First, the safer and simpler option:
Fitting with weights
The usual way to fit a line to data is to use a least-squares fit. That is, if you want to fit the line $y = Ax + B$ to some set of data $\{x_i, y_i\}$, then you choose $A$ and $B$ to minimize
$$\sum_i [y_i - (Ax_i + B)]^2$$
For exponential data, you can transform the expected exponential equation $y = Ae^{Bx}$ to a linear equation by taking the logarithm of both sides: $\log y = \log A + Bx$. One would think that you could use the same procedure above to find values for $A$ and $B$ by minimizing
$$\sum_i [\log y_i - (\log A + Bx_i)]^2$$
However, because the logarithm magnifies differences between small values and shrinks differences between large values, the smallest, noisiest values end up dominating the fit. The solution to this is to weight the sums by the $y$ values. So, the sum minimize becomes:
$$\sum_i y_i [\log y_i - (\log A + Bx_i)]^2$$
This way, the bins with the most hits (and thus the most data and the smallest relative errors) determines the fit.
The resulting values for $A$ and $B$ when you solve this minimization analytically can be found here.
Then again, you could just solve for $A$ and $B$ numerically with a computer program:
- Make a guess at the initial values of $A$ and $B$.
- Calculate $\sum_i [y_i - (Ae^{Bx})]^2.$
- Make random small adjustments to $A$ and $B$.
- Recompute the sum in step 2 with the new values.
- If the sum is lower, keep the new values of $A$ and $B$. If not, go back to the previous values.
- If the sum from step 2 is still decreasing, go to step 3.
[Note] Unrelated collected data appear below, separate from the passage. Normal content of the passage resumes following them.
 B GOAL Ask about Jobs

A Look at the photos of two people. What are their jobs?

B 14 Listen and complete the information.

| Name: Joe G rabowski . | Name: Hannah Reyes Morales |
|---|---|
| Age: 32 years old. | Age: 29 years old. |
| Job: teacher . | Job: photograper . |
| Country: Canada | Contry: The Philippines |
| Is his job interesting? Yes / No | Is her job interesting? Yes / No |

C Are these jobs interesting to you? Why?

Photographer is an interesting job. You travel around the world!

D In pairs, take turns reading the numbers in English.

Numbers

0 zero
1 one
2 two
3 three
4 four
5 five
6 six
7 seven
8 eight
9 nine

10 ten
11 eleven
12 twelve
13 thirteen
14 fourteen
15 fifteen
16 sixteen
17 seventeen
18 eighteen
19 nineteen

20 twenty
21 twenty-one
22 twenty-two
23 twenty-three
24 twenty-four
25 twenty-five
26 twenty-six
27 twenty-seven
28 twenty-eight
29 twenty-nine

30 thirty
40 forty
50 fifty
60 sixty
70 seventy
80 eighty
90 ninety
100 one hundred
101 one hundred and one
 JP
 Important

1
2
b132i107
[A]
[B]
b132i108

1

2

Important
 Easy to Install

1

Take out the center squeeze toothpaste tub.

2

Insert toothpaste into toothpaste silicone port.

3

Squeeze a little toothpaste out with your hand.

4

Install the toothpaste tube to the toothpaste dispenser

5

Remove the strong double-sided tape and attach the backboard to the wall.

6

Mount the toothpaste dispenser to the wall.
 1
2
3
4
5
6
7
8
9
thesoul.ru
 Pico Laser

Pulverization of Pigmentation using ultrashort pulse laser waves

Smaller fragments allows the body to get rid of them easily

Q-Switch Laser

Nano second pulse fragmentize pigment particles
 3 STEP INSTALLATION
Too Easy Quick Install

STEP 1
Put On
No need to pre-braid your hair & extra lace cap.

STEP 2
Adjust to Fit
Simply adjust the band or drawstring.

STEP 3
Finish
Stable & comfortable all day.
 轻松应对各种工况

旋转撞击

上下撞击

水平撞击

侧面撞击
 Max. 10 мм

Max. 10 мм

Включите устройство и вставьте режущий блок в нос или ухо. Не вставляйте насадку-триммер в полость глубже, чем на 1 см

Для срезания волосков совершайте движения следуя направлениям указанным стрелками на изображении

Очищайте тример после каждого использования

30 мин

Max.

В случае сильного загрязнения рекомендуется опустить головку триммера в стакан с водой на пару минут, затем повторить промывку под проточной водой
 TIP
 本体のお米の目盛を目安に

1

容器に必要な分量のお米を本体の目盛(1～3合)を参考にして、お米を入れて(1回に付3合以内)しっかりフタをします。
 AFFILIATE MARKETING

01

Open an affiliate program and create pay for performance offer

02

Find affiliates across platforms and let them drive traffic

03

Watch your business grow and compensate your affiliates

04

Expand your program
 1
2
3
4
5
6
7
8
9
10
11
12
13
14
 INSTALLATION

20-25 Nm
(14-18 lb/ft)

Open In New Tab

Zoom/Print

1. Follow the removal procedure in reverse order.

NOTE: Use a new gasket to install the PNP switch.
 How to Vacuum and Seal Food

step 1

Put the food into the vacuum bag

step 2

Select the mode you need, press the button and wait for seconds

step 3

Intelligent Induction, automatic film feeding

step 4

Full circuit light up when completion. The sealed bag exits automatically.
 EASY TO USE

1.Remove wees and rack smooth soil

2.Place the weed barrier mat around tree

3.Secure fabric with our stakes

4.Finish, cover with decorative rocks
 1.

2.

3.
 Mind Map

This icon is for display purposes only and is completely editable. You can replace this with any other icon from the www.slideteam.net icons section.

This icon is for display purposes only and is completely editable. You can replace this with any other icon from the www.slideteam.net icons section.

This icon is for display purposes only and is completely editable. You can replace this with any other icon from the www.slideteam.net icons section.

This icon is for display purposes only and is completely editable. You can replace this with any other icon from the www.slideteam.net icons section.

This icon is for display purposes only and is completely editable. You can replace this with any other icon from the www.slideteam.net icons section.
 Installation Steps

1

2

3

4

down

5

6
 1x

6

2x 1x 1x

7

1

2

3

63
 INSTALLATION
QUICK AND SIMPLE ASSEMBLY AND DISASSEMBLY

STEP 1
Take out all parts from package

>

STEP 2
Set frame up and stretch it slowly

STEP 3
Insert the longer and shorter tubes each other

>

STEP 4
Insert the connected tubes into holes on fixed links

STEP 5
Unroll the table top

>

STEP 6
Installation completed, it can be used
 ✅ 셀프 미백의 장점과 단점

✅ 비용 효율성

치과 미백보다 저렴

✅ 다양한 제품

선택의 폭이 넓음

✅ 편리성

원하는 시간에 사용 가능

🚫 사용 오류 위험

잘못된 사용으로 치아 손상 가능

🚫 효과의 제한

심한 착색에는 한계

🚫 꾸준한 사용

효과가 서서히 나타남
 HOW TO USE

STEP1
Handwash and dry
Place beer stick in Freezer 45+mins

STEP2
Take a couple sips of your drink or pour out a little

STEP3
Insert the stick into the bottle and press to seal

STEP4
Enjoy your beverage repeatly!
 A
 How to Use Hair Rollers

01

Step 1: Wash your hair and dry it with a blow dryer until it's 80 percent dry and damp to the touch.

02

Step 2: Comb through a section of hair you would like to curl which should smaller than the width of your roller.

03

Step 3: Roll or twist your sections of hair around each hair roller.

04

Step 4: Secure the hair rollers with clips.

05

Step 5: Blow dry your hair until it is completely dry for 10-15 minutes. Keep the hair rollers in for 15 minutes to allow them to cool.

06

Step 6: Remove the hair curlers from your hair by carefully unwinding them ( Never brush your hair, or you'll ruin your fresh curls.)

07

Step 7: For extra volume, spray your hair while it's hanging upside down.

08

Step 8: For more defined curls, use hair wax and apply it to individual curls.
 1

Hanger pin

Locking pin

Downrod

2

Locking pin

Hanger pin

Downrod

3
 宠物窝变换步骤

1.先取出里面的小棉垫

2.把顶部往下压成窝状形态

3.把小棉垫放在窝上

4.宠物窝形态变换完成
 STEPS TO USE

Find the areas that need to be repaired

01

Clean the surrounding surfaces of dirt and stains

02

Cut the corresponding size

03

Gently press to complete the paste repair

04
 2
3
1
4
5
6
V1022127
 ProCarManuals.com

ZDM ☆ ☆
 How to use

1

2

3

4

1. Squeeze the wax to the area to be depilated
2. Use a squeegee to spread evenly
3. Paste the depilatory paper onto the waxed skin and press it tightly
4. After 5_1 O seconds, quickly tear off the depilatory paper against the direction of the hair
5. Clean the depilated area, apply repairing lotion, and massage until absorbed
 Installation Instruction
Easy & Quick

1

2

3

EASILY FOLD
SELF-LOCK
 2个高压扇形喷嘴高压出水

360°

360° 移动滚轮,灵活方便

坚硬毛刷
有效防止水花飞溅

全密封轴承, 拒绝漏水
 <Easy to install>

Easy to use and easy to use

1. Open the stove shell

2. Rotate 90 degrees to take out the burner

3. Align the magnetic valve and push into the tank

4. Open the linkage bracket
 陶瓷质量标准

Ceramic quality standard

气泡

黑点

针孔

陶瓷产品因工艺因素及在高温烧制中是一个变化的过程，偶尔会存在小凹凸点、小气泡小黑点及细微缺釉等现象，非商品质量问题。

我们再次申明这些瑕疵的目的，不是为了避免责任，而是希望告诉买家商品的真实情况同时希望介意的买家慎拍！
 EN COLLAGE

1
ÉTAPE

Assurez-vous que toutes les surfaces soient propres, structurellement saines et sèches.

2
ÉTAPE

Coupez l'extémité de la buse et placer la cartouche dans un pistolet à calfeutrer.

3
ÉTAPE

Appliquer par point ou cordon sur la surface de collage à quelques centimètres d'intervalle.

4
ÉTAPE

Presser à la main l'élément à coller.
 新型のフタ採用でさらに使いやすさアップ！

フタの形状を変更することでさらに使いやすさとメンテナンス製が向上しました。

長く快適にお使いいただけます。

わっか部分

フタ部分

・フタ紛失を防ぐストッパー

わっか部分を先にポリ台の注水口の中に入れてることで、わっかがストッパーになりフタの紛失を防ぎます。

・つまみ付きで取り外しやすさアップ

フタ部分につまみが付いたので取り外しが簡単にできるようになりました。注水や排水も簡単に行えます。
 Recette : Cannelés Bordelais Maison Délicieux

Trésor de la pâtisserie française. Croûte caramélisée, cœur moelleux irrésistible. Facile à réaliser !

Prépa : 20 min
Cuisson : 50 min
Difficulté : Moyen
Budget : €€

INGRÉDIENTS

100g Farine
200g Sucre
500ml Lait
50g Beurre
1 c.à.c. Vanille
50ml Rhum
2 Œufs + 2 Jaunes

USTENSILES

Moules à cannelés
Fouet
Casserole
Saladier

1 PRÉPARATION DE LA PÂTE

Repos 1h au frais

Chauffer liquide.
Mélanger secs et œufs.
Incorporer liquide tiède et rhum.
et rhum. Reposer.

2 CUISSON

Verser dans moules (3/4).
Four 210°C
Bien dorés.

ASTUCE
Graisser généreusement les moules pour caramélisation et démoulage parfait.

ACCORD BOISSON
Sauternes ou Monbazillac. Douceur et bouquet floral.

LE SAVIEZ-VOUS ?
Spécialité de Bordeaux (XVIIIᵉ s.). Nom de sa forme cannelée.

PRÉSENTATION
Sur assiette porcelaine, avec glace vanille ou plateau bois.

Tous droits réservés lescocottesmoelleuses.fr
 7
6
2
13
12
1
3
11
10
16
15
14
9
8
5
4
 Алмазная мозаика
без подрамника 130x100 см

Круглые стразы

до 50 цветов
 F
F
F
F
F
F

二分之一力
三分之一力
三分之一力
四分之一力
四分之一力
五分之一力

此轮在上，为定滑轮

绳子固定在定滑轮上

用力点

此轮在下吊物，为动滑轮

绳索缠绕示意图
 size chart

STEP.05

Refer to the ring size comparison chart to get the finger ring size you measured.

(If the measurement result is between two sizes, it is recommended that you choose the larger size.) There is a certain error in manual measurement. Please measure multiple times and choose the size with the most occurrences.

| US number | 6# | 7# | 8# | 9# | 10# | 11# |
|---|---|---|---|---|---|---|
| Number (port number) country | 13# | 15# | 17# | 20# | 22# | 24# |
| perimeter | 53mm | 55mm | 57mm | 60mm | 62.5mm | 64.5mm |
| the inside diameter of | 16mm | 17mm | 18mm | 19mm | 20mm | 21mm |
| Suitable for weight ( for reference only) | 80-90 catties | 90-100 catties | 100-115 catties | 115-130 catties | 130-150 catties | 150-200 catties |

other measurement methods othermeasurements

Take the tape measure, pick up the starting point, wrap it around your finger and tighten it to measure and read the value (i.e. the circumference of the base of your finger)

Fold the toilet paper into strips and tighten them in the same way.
See this answer for details and a rant against fitting to logs of data.
Excluding data points
The danger with manipulating data directly is that you may be tempted (consciously or not) to discard data points not because they are true outliers, but because doing so makes your data look better. You should come up with a rule for discarding data points before your run your experiment, apply the rule to the data without looking at it, and see what you get. It's fine to experiment with several different rules, but each rule must be finalized before the experiment is run and applied blindly to the data. You do not pick which data points are discarded, the rule does.
I don't know your experimental setup, but let's say your experiment involves detecting decays from a sample of a radioactive source to measure the half-life. Before measuring the sample, you could run your experiment without the sample to count the number of spurious signals in the detectors. These spurious signals could be from noise in the detectors, Earth's natural background radiation, cosmic rays, or other sources of radiation. Then, after you have collected data from the experiment with the radioactive sample, you can subtract the counts from the null run (possibly scaled by some factor if the null run and the real run were not the same length of time) to get what should be data that only came from your sample.